Is India finally ready to defer or even give up indulgence ownership? It would seem that way, going by two high-profile developments in the retail sector over the past month.
At two opposite ends of the price spectrum, savvy businessmen introduced ideas that took their respective target markets several steps closer to their heart's desire. You don't get to own it, mind you-but who cares when you get to flaunt it?
At the lower end of the line was denim major Levi's. In the first scheme of its kind, the brand introduced jeans on EMIs. The pilot project, which rolled out in Bangalore in early August, allows consumers to pay for garments priced Rs 1,500 (and above) over three monthly instalments of Rs 500 (or above) through their credit cards.
The target market, according to company sources, is the section that buys unbranded jeans, usually priced at Rs 500 or less. The logic is clear: If the consumer needs to place on the table the amount he would normally pay for an item of clothing, he will not mind paying that sum twice again over a period of time if it buys him an aspirational item.
By all accounts, the experiment has been a success: The company is looking to go national with the scheme in the near future.
The same logic is twisted a bit for Bagsutra. Very high-end, very exclusive and very secretive, this is India's first bag-rental service. For Rs 10,000 in annual membership fees, you have access to 52 bags a year, at a cost of Rs 1,000-2,000 per bag.
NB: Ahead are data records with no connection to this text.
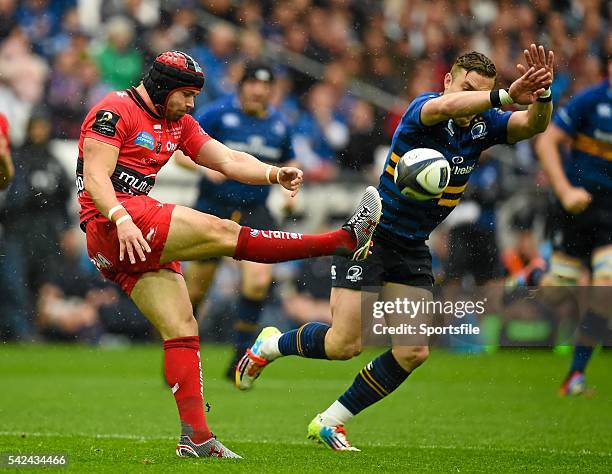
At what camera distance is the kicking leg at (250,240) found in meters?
5.91

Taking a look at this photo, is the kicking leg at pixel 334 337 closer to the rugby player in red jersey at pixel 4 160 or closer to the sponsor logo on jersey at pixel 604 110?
the rugby player in red jersey at pixel 4 160

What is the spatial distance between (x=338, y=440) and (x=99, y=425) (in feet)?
5.85

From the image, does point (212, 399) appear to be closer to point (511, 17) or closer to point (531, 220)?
point (531, 220)

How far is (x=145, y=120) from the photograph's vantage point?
6.11 meters

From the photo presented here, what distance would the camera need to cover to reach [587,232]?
9.70m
That is not to imply anyone with a spare 10 grand can avail of the service: Membership is by invitation only, prospective sign-ups are screened and need to be recommended by an existing member. The service-available online at www.bagsutra.com is so paranoid about not revealing details that it's still not clear who actually runs the show.
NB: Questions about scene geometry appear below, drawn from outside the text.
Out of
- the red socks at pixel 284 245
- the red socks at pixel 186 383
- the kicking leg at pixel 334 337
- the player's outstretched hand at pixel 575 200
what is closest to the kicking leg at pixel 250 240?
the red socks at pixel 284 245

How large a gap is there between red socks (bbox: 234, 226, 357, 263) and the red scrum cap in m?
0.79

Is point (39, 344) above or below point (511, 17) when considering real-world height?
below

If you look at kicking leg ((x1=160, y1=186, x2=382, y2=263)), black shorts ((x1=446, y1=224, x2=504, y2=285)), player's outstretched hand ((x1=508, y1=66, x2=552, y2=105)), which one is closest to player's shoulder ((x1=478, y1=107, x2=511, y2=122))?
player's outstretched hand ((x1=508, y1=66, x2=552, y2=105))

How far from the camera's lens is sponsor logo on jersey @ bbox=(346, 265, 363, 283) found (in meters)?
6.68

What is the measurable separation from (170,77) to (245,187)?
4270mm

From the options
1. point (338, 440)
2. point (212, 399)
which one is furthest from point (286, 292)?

Oh and the bags? The service assures us that they only stock the hippest international labels, from Bottega Veneta and Chanel to Tod's and Zac Posen.
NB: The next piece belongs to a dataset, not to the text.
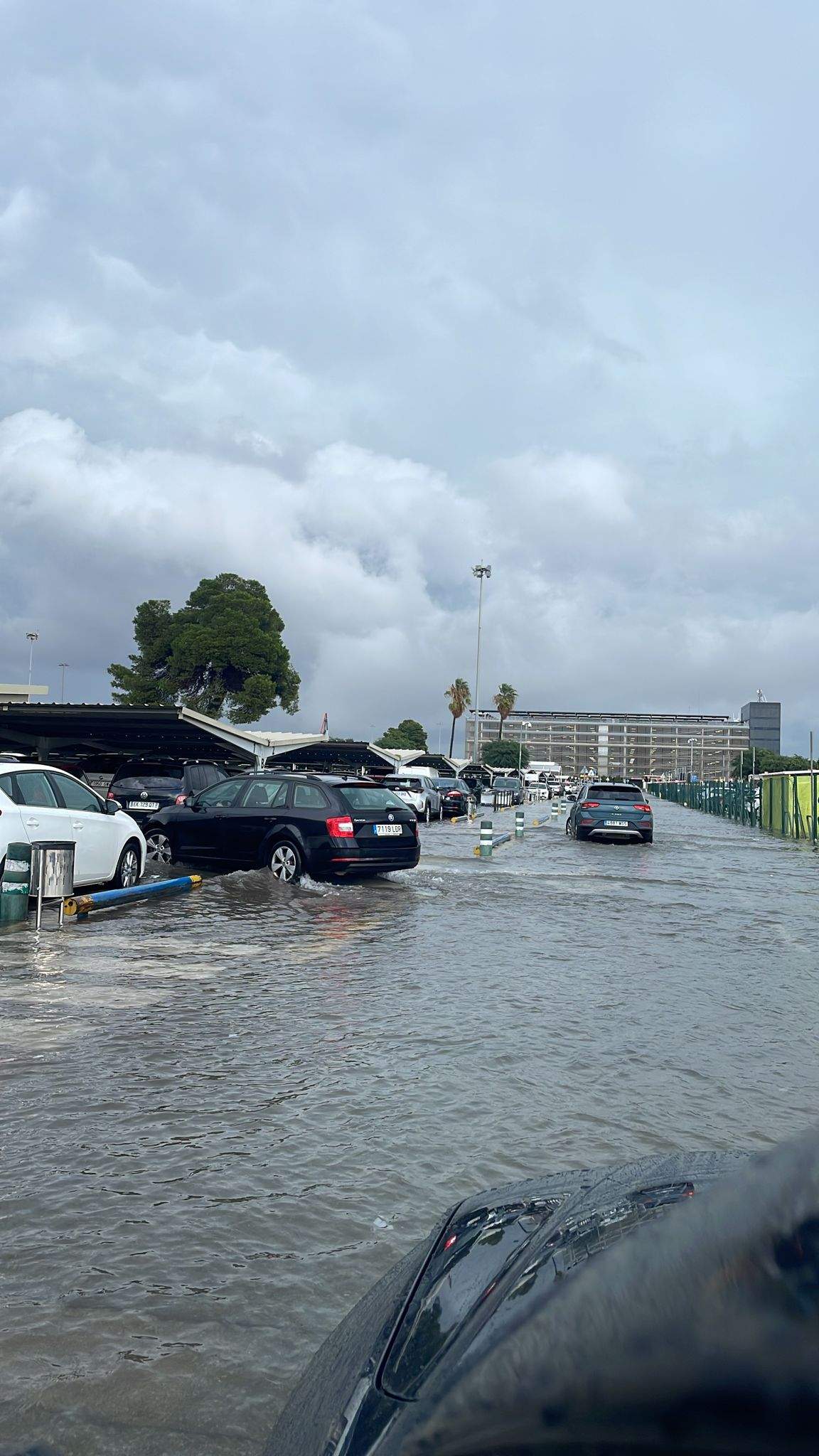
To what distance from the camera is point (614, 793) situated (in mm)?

Off-the-rack prices for these premium designer labels-all the bags are guaranteed to be genuine-start at above Rs 50,000. So the fees work out to be quite reasonable should you be a regular at red-carpet premieres and high-society parties. So far available only in Mumbai, the service plans to be available in Delhi soon.
While the Bagsutra model is a photocopy of popular American businesses like From Bags to Riches and Bag, Borrow or Steal (both of them several years old), the Levis' scheme could actually be interpreted as an honest-to-goodness Indian take on a global trend.
They indicate that the Indian consumer, inured to the concept of mortgage and monthly instalments through big-ticket items like houses and cars, is ready to expand the buy-now-pay-later philosophy to indulgences, rather than restricting it to a few items. In two separate online polls, more than 30 per cent respondents said they would have no issues spending good money to get a trendy bag they would return after use.
If immediate ownership actually ceases to be the mark of success, it could trigger a second retail revolution, this time focused on the higher end of the market. With time, rent-a-Rohit Bal lehenga or borrow-a-Valaya sherwani could become the norm, shorn of the furtiveness currently associated with luxury rentals.
As a certain section of Indian society fine-tunes its predilection for conspicuous consumption, this could well turn out to the cost-effective solution everyone was looking for in a changed economic scenario.
And if your best friend turns up at a wedding reception in a designer outfit you wore two weeks ago, you'll be gracious enough only to comment on how beautiful she looks, please.